The United States has said Jihadist militants in Iraq pose a threat to the entire region and voiced deep concern about the “serious situation.”

“It should be clear that ISIL is not only a threat to the stability of Iraq, but a threat to the entire region,” State Department spokeswoman Jen Psaki has said, referring to the Islamic State of Iraq and Levant (ISIL) group.

Meanwhile, U.N. Secretary General Ban Ki-moon expressed grave concern about the takeover of Mosul, calling on political leaders to unite in the face of threats.

His spokesman Stephane Dujarric said Ban was “gravely concerned by the serious deteriorating of the security situation in Mosul, where thousands of civilians have been displaced.”

Full-scale war

Chris Doyle, the director of the Council for Arab-British Understanding (Caabu), told the BBC on Wednesday that Iraq is no longer an uprising or a crisis, but a full scale war.
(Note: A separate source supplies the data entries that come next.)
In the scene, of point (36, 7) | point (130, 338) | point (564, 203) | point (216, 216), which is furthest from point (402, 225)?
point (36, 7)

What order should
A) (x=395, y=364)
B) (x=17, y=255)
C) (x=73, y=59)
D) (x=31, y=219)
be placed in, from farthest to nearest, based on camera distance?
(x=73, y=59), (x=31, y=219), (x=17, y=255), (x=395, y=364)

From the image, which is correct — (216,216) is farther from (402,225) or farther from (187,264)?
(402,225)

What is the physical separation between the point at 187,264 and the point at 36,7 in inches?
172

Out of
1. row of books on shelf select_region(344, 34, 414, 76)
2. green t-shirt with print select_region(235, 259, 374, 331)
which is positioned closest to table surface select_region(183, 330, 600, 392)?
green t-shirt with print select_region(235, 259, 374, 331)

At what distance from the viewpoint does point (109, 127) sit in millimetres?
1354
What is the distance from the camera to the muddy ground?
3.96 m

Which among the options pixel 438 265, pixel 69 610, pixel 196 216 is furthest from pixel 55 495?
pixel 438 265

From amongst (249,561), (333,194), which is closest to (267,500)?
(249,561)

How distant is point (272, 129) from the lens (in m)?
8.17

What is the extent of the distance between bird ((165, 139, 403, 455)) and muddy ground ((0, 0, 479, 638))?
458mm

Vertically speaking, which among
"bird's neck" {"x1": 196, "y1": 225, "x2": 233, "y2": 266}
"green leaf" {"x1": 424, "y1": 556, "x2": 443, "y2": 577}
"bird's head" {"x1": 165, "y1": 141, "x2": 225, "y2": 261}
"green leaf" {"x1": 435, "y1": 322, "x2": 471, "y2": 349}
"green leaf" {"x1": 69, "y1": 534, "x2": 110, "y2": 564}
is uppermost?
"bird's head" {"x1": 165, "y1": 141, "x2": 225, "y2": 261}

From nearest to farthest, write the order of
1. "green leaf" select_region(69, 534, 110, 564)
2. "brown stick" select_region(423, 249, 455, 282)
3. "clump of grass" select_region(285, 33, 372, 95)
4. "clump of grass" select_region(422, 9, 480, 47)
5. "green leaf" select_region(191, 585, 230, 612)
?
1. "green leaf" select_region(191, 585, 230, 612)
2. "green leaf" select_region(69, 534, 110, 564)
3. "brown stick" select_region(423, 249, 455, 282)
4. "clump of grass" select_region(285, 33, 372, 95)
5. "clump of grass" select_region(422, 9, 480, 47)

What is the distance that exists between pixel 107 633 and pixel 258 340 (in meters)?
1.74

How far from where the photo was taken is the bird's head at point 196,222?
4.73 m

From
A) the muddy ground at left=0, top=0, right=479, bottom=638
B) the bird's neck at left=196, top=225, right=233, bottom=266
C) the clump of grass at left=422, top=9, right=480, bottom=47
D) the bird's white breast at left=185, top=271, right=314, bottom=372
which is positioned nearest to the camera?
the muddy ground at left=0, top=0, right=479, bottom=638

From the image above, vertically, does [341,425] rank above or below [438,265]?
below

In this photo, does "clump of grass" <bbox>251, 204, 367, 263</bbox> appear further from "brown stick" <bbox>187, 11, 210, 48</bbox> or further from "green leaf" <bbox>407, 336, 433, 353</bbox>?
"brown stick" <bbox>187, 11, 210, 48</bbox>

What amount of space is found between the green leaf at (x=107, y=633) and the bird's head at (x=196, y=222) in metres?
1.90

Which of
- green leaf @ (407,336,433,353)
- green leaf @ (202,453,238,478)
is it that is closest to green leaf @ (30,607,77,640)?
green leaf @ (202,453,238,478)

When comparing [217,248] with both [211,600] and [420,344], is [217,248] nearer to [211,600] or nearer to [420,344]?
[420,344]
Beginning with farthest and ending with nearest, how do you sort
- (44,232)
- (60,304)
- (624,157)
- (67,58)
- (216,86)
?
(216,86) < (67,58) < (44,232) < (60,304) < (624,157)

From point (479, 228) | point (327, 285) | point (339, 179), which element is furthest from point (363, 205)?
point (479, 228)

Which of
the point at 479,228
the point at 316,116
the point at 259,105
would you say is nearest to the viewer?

Doyle said alongside other crises in the region, Iraq needs to be addressed with urgency and seriousness by the international community that it has lacked so far.

“It is essential that the leading international powers work with regional partners to ensure that this full scale war does not intensify further. Events in Iraq are a product of an Iraqi, regional and international failure over many years,” Doyle added.

Nouzad Hadi, the governor of the Iraqi Kurdish city of Arbil, blamed Maliki’s government for the fall of Nineveh Province, including its capital city Mosul.

Hadi told the Dubai-based Hadath TV channel that the Iraqi military forces “are well-armed with the latest weaponry from the United States” but “that Maliki’s security policy has led to this failure.”

“This is a real tragedy,” Hadi said.

Commenting on Maliki’s policy towards the Sunnis in Iraq, Doyle said “there needs to be a political approach that is inclusive, one which does not alienate the Sunni community or other major constituencies.”

“This has been a considerable failure of the government of Nouri al-Maliki, that has taken sectarian politics to a new low. Any assistance given to Iraq must be based on an inclusive political situation without which there can be no military one.”

In October 2013, Maliki and before he arrived in Washington on an official visit, six influential U.S. senators sent a letter to President Barack Obama in which they accused Maliki of pursuing sectarian policies in Iraq and of marginalizing the Sunnis.

Democrats Carl Levin and Robert Menendez and Republicans John McCain, James Inhofe, Bob Corker and Lindsey Graham warned in the letter that “security conditions in Iraq have dramatically worsened over the past two years” and that “al-Qaeda in Iraq has returned with a vengeance.”

“Unfortunately, Prime Minister Maliki’s mismanagement of Iraqi politics is contributing to the recent surge of violence,” they said.